Bush v. Gore and the Lawlessness Principle: A Comment on Professor Amar

Abstract

This brief essay responds to Professor Akhil Amar's Dunwoody Lecture at the University of Florida, "Bush, Gore, Florida, and the Constitution." In some ways, Professor Amar follows the well-trodden path of liberal critics of the Supreme Court’s opinion in Bush v. Gore in arguing that: (1) the Florida Supreme Court did not violate Article II of the Constitution in ordering a partial recount of votes; (2) the U.S. Supreme Court majority failed to respect Congress’s role in resolving disputes over Electoral College votes; (3) the Court’s equal protection holding which ended the Florida recount promoted inequality, rather than equality; and (4) Chief Justice Rehnquist and Justices Scalia and Thomas voted strategically in support of the equal protection holding of the per curiam opinion because of the bad press that would come from having “a majority of Justices in fact reject[ing] each of the only two theories put forth by the Bush campaign to end the recount.”

But Professor Amar’s lecture makes a much broader point as well, one that has resonance for future election disputes well beyond debate over the legacy of Bush v. Gore. In drawing from writing by those on all sides of the debate, Professor Amar teases out a consensus rejecting lawlessness in the resolution of election disputes. That is, Professor Amar shows that everyone agrees that elections should be decided as nearly as possible under the “rules of the game” put in place on Election Day, and that it is illegitimate to change the rules after the election ends. Where people part company in the Florida 2000 dispute is over what the rules of the game actually were on Election Day in 2000, and whether the Florida Supreme Court or the U.S. Supreme Court was more guilty in changing those rules after the fact.

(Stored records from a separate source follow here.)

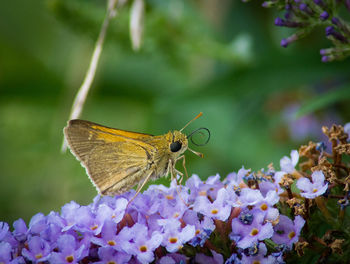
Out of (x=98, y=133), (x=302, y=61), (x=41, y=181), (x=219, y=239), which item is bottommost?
(x=41, y=181)

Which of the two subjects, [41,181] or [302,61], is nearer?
[302,61]

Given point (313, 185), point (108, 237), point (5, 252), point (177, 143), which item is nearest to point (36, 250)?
point (5, 252)

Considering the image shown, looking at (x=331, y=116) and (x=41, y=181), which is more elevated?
(x=331, y=116)

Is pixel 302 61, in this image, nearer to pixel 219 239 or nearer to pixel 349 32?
pixel 349 32

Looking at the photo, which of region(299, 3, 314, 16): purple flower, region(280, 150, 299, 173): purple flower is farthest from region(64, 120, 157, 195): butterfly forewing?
region(299, 3, 314, 16): purple flower

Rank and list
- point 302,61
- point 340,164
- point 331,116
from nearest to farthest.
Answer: point 340,164 → point 302,61 → point 331,116

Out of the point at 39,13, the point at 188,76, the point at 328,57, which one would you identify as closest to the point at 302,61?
the point at 188,76

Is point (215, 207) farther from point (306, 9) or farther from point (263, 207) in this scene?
point (306, 9)

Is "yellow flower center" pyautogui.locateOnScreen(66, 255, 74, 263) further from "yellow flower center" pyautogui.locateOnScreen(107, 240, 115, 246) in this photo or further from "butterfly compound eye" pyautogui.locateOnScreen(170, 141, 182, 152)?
"butterfly compound eye" pyautogui.locateOnScreen(170, 141, 182, 152)
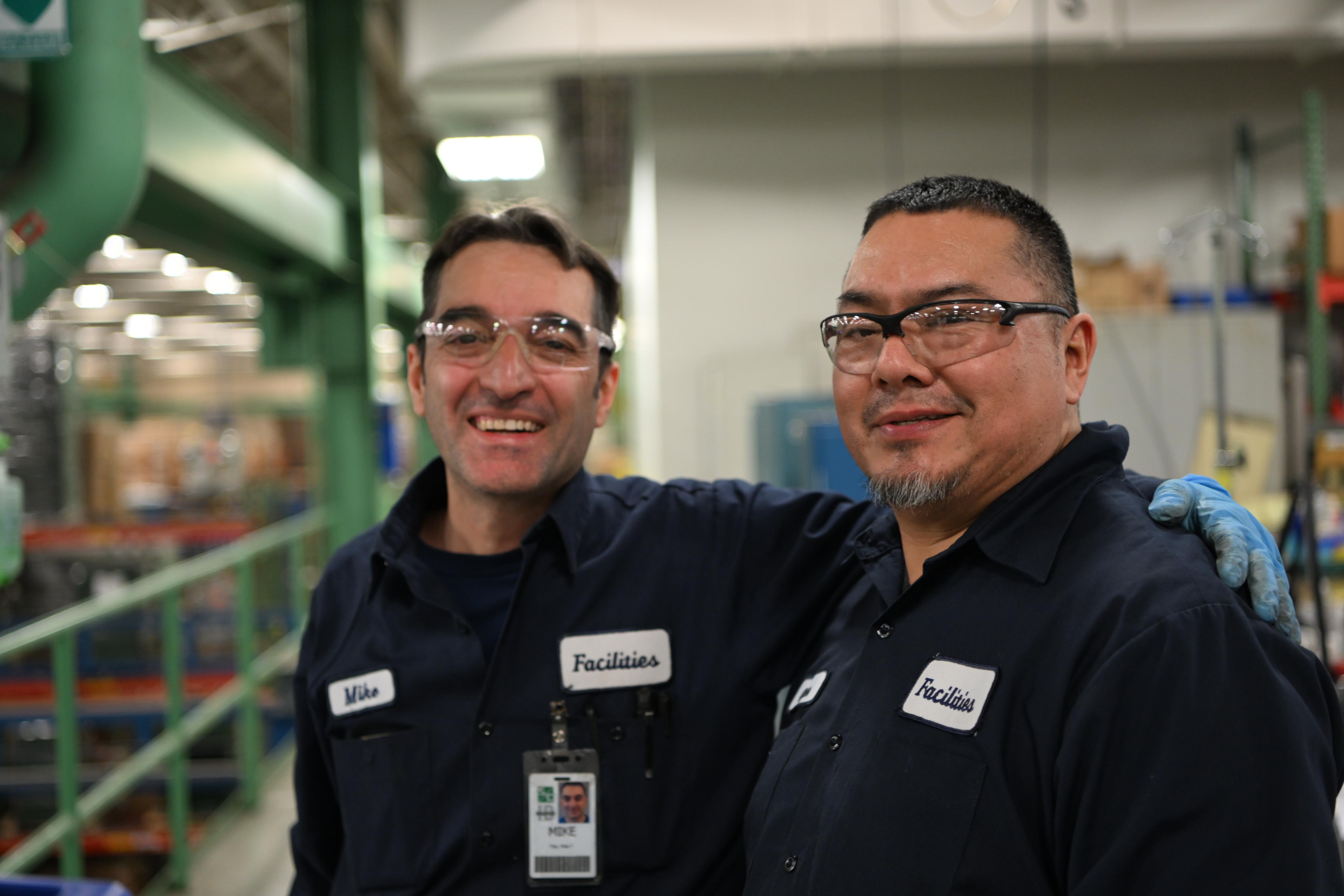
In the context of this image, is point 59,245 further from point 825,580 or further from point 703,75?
point 703,75

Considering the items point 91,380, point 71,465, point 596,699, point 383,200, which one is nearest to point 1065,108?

This consensus against lawlessness in resolving disputed elections is a profound point, and it is one that can be used to help avoid future Bush v. Gore-like debacles. In this brief response to Professor Amar’s lecture, I aim to do three things. First, I show why, even though there is consensus about the lawlessness principle in the abstract, consensus can never be reached about who was right in Bush v. Gore despite Professor Amar’s impressive arguments. Second, I show how the lawlessness debate is replaying itself in the contest over the winner of the 2008 U.S. Senate election in Minnesota. Finally, I argue that an understanding of the lawlessness principle can be used to help avoid similar debacles in the future. In particular, disputes over election outcomes may be curtailed through statutory interpretation instructions directed to state courts passed ex ante by state legislatures and increased centralization of election processes.